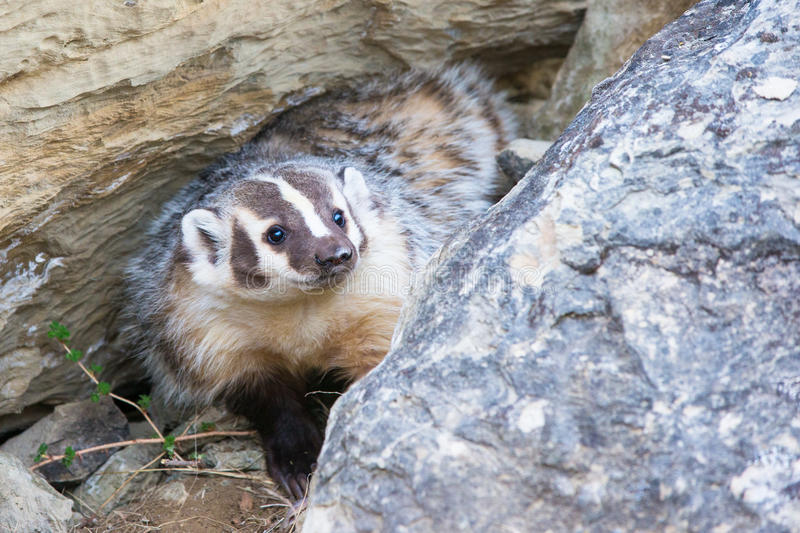 Happy looking badger. By his den royalty free stock photo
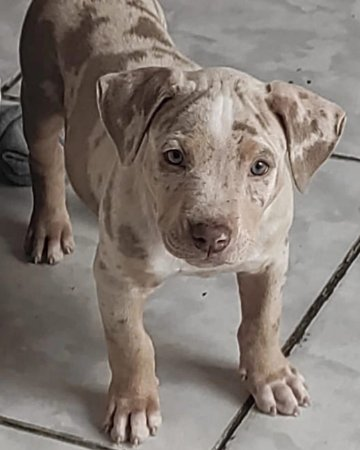 Pit Monster tri merle Lilac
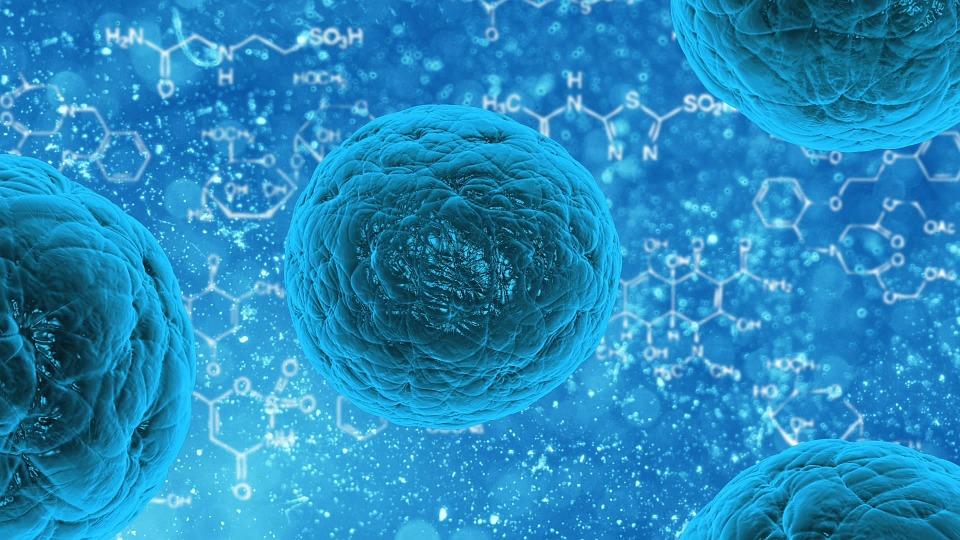 Descubiertas nuevas células madre que regeneran el tejido pulmonar ...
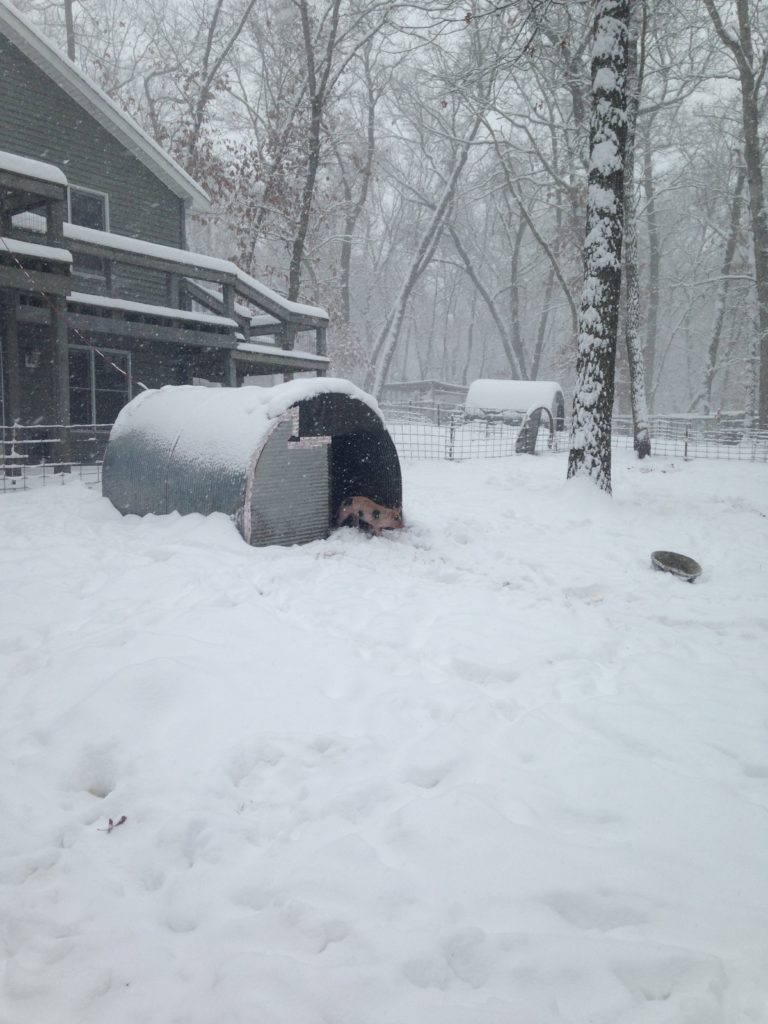 pig in snow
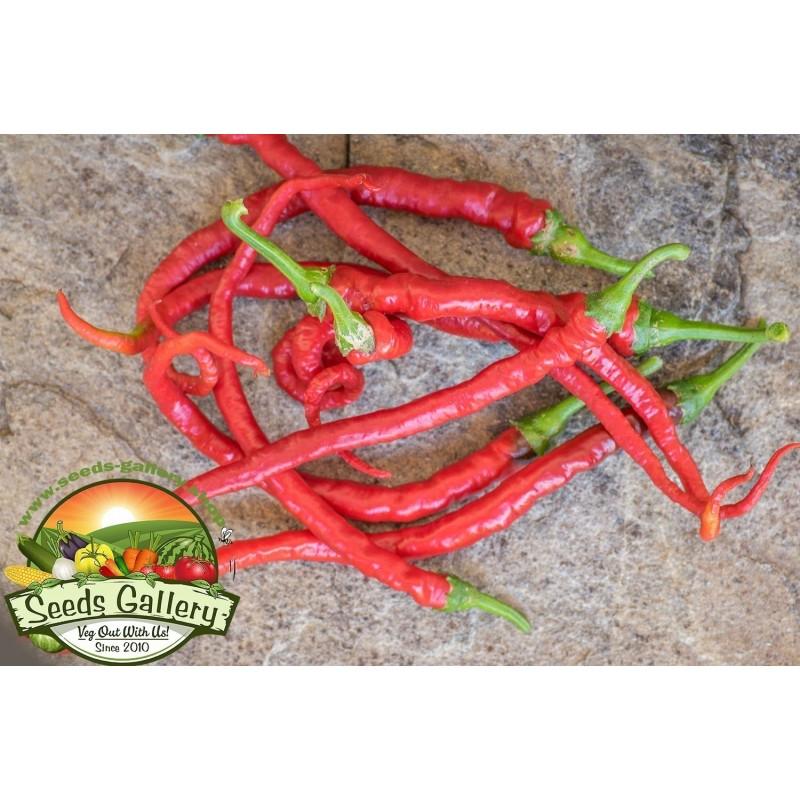Sweet Chili Seeds PITON - PYTHON 1.65 - 4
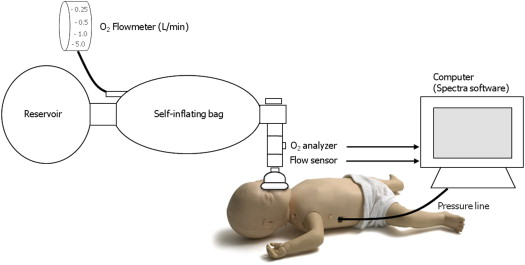 Neonatal resuscitation in resource limited settings titrating appendix fandeluxe Image collections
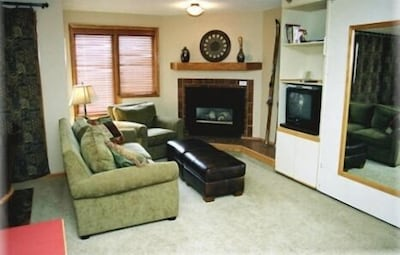 LR - newer TV than in photo, murphy bed behind mirror plus sofa sleeper
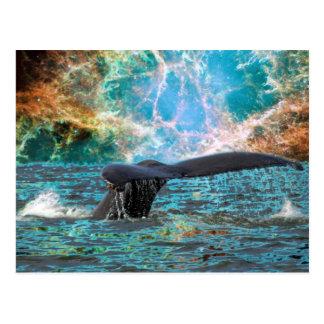 Carte Postale Baleine de bosse et supernova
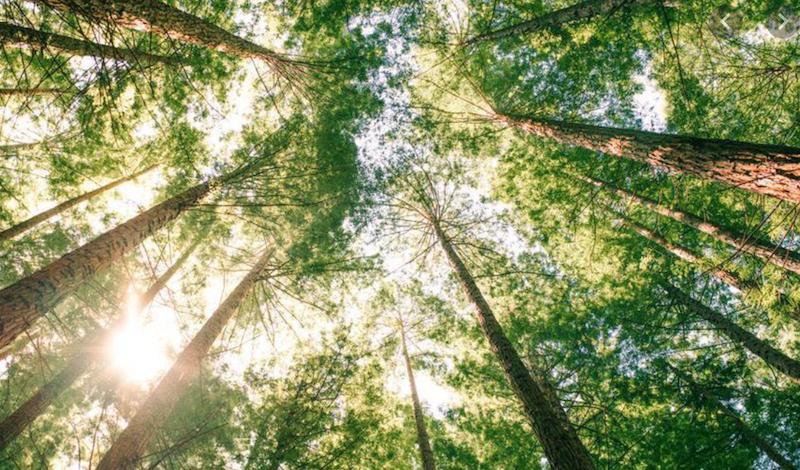 The Best ESG ETFs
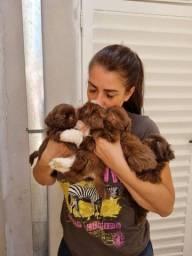 Título do anúncio: Filhotes de cães da raça Shihtzu - Meninos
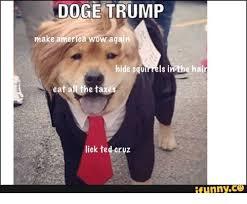 Make Doge Meme - doge trump make america wow again hide squmrels in the hair eat a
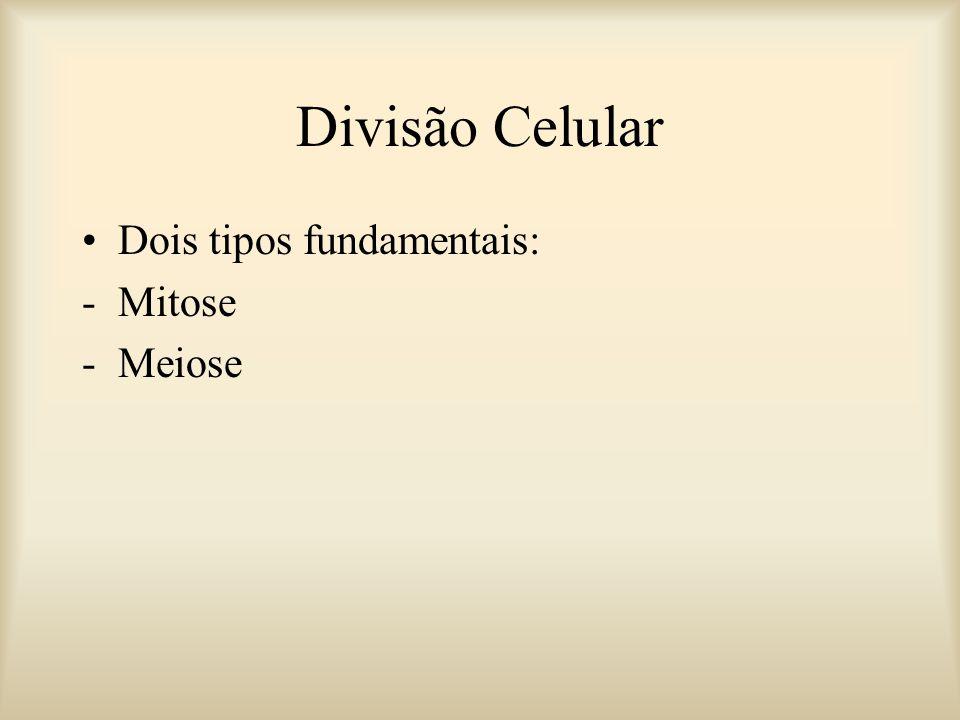 Divisão Celular Dois tipos fundamentais: Mitose Meiose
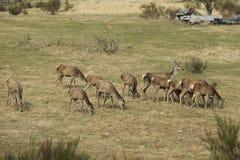 Packe av röda deers, medan äta Royaltyfri Bild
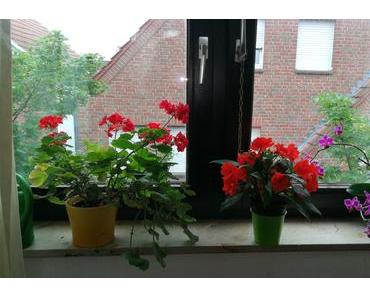 Foto: Blumen auf der Fensterbank
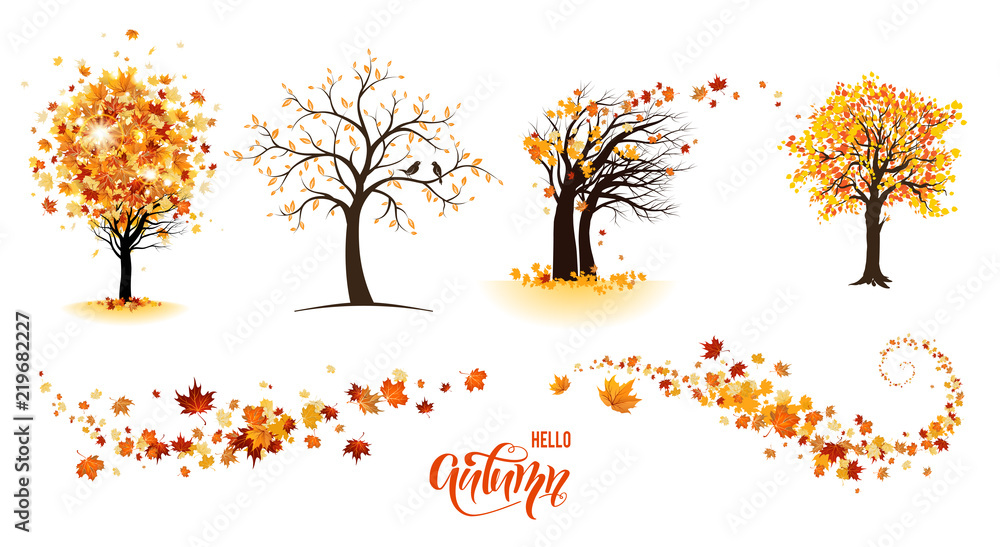 Fototapety, obrazy: Trees and leaves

• WHAT IS NEEDED: With the pictures removed, return the data above word for word.

• WRITTEN RESPONSE:
 Happy looking badger. By his den royalty free stock photo
 Pit Monster tri merle Lilac
 Descubiertas nuevas células madre que regeneran el tejido pulmonar ...
 pig in snow
Sweet Chili Seeds PITON - PYTHON 1.65 - 4
 Neonatal resuscitation in resource limited settings titrating appendix fandeluxe Image collections
 LR - newer TV than in photo, murphy bed behind mirror plus sofa sleeper
 Carte Postale Baleine de bosse et supernova
 The Best ESG ETFs
 Título do anúncio: Filhotes de cães da raça Shihtzu - Meninos
 Make Doge Meme - doge trump make america wow again hide squmrels in the hair eat a
 Divisão Celular Dois tipos fundamentais: Mitose Meiose
 Packe av röda deers, medan äta Royaltyfri Bild
 Foto: Blumen auf der Fensterbank
 Fototapety, obrazy: Trees and leaves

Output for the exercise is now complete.